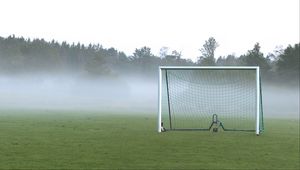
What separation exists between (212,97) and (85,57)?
270 ft

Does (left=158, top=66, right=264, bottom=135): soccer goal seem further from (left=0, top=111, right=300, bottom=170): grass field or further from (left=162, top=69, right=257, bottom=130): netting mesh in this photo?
(left=0, top=111, right=300, bottom=170): grass field

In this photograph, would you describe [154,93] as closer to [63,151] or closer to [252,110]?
[252,110]

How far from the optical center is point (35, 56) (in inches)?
3915

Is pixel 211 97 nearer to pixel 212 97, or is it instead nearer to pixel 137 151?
pixel 212 97

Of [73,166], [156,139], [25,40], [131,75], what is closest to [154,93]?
[131,75]

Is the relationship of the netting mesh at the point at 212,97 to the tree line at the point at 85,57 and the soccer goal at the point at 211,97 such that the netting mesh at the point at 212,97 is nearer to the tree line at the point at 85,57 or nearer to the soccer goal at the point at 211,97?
the soccer goal at the point at 211,97

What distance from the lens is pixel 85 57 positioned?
110000 mm

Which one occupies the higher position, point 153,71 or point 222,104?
point 153,71

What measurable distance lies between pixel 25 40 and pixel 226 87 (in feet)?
269

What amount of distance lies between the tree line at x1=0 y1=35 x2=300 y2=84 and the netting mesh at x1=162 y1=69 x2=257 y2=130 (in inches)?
1377

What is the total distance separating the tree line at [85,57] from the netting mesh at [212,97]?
115ft

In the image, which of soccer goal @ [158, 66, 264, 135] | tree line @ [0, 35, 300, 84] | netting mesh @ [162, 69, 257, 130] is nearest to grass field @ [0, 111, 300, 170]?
soccer goal @ [158, 66, 264, 135]

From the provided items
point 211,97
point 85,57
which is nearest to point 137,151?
point 211,97

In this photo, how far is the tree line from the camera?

───

Aim of the exercise – Can you copy out the whole listing above word for word, leaving out the picture?

Exercise solution –
What separation exists between (212,97) and (85,57)?
270 ft

Does (left=158, top=66, right=264, bottom=135): soccer goal seem further from (left=0, top=111, right=300, bottom=170): grass field or further from (left=162, top=69, right=257, bottom=130): netting mesh in this photo?
(left=0, top=111, right=300, bottom=170): grass field

In this photograph, would you describe [154,93] as closer to [63,151] or closer to [252,110]?
[252,110]

How far from the optical center is point (35, 56) (in inches)?
3915

Is pixel 211 97 nearer to pixel 212 97, or is it instead nearer to pixel 137 151?
pixel 212 97

Of [73,166], [156,139], [25,40], [131,75], what is closest to [154,93]?
[131,75]

Is the relationship of the netting mesh at the point at 212,97 to the tree line at the point at 85,57 and the soccer goal at the point at 211,97 such that the netting mesh at the point at 212,97 is nearer to the tree line at the point at 85,57 or nearer to the soccer goal at the point at 211,97?
the soccer goal at the point at 211,97

What distance from the lens is pixel 85 57 positioned?
110000 mm

Which one occupies the higher position, point 153,71 or point 222,104?
point 153,71

What measurable distance lies between pixel 25 40 and pixel 226 87 (in feet)?
269

What amount of distance lies between the tree line at x1=0 y1=35 x2=300 y2=84 and the netting mesh at x1=162 y1=69 x2=257 y2=130 (in inches)?
1377

What is the total distance separating the tree line at [85,57] from the netting mesh at [212,97]?
115ft

In the image, which of soccer goal @ [158, 66, 264, 135] | tree line @ [0, 35, 300, 84] | netting mesh @ [162, 69, 257, 130] is nearest to grass field @ [0, 111, 300, 170]?
soccer goal @ [158, 66, 264, 135]

From the provided items
point 211,97
point 85,57
which is nearest to point 137,151?
point 211,97

In this photo, how far is the tree line from the camera?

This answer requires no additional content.